# Frictionless Ski Jump at an angle

1. Sep 25, 2008

### Phoenixtears

1. The problem statement, all variables and given/known data
Sam (65 kg) takes off (from rest) up a 50 m high, 10° frictionless slope on his jet-powered skis. The skis have a thrust of 260 N. He keeps his skis tilted at 10° after becoming airborne, as shown in Figure P6.43. (Figure attachment not working- it's basically just drawing what is described)

It is worth repeating that the slope offers no friction to the skis.
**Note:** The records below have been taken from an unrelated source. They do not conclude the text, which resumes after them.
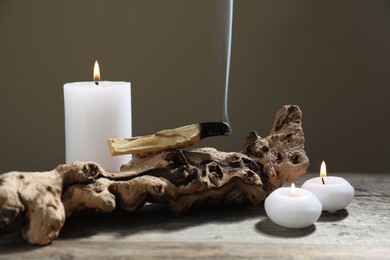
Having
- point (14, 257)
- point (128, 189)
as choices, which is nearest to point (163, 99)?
point (128, 189)

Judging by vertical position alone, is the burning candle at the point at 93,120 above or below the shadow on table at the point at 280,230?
above

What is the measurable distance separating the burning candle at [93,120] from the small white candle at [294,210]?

What is his acceleration on the incline?
2.30 m/s^2

What is his velocity at the top of the incline?
m/s at 10 degrees above the horizontal

How far does Sam land from the base of the cliff?
m

2. Relevant equations

M=Fa
Max= F1- F2
May= F1-f2

3. The attempt at a solution
I began by drawing a force diagram (I tilted the axes 10 degrees). Then wrote general equations: Max= Thrust- mg(sinx) and May= N - mg(cosx). Putting in the actually numbers, and then using the F=ma equation I got that acceleration is 2.30 m/s2. The 10 degress for B) was practially a given.
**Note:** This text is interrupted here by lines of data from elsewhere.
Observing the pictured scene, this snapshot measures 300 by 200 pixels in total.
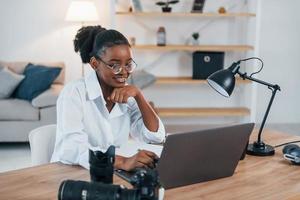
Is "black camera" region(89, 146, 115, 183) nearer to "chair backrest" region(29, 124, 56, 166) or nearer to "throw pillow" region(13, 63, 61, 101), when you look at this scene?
"chair backrest" region(29, 124, 56, 166)

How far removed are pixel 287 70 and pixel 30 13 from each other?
2.97 metres

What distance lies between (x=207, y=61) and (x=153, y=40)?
67 cm

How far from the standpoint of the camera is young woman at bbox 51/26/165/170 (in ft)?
5.48

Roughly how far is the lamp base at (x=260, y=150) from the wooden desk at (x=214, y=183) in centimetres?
10

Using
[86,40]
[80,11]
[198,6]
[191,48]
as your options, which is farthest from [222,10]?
[86,40]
Now, to find the velocity I set up a chart, horizontal and verticle. For verticle I was able to use the three motion equations and got this:
Verticle:
Delta-x= 50
V0= 0
Vf= 15.157
a= 2.30
t= 6.59

Now, all I need, I believe, is the horizantal final velocity and then I can use a^2 + b^2= c^2 to get the hypotenuse of the velocity at the edge of the incline. However, I can't develop a way to get that. For horizontal I discovered that the acceleration is 0 and the time is equal to that of the verticle: 6.59. Is there even a way to get the horizontal final velocity??? Or perhaps I'm doing this the long way?
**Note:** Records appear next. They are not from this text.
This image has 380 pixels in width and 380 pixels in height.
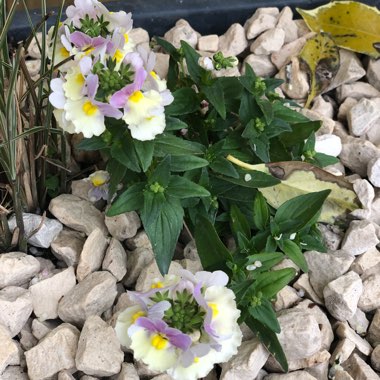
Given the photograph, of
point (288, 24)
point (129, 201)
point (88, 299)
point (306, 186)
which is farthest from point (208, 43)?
point (88, 299)

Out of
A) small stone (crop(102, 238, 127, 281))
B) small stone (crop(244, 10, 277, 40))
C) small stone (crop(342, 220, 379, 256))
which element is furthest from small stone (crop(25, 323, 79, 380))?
small stone (crop(244, 10, 277, 40))

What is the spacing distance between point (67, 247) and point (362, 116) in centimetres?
62

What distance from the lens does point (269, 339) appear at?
0.89 metres

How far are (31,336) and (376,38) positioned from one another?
0.89 m

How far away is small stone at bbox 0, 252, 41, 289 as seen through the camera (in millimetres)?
945

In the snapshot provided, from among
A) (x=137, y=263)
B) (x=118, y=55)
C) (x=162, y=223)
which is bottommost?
(x=137, y=263)

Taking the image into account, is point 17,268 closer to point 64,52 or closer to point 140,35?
point 64,52

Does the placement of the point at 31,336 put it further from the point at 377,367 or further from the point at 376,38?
the point at 376,38

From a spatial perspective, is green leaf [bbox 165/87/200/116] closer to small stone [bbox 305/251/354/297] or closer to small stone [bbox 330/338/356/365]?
small stone [bbox 305/251/354/297]

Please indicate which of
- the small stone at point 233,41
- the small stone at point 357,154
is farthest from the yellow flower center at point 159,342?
the small stone at point 233,41

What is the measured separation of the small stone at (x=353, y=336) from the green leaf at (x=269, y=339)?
14 centimetres

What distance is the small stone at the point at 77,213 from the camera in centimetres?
102

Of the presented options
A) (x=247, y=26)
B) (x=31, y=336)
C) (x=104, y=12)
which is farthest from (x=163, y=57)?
(x=31, y=336)

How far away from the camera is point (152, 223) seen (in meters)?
0.91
Also, for part C, I believe that once I have the velocity, part C will simplify, for I can just find the time over the entire jump (set verticle final to 0 to find halfway time, then double it- time equals each other). Then I'd have enough information to find the total distance from start to finish. All I'd have to do is subtract the delta-x from the horizontal in the first 12 seconds. But I can only find that if I have the velocity. How can I find it?

~Phoenix

2. Sep 25, 2008

### alphysicist

Hi Phoenixtears,

I might be misunderstanding you, but this does not look right to me. You said this was for the vertical direction, and so the vertical displacement is 50m. However, the acceleration is not 2.3m/s2 in the vertical direction--it's 2.3m/s2 up (along) the incline.

For the motion on the incline, it's one dimensional motion (along a straight line), so you don't need to break it up into horizontal and vertical components.

Since you know the total velocity at the top of the incline is 10 degrees above the horizontal, as soon as you find one of the sides of the velocity triangle you can find the others using trigonometry.

(However, the acceleration is not zero in the horizontal direction.)

I think a picture would really help here. Are you looking for the horizontal distance from his starting point (at the beginning of the incline) or his launch point (at the end of the incline)?

Also, it does not sound to me like he will be landing at the same height that he left the incline at. (He hits the ground 50m below the top of the incline, right?) If so, then you cannot just double the time to reach the highest point, because the way down (from highest point to ground) is a longer path than the way up (from top of incline to highest point).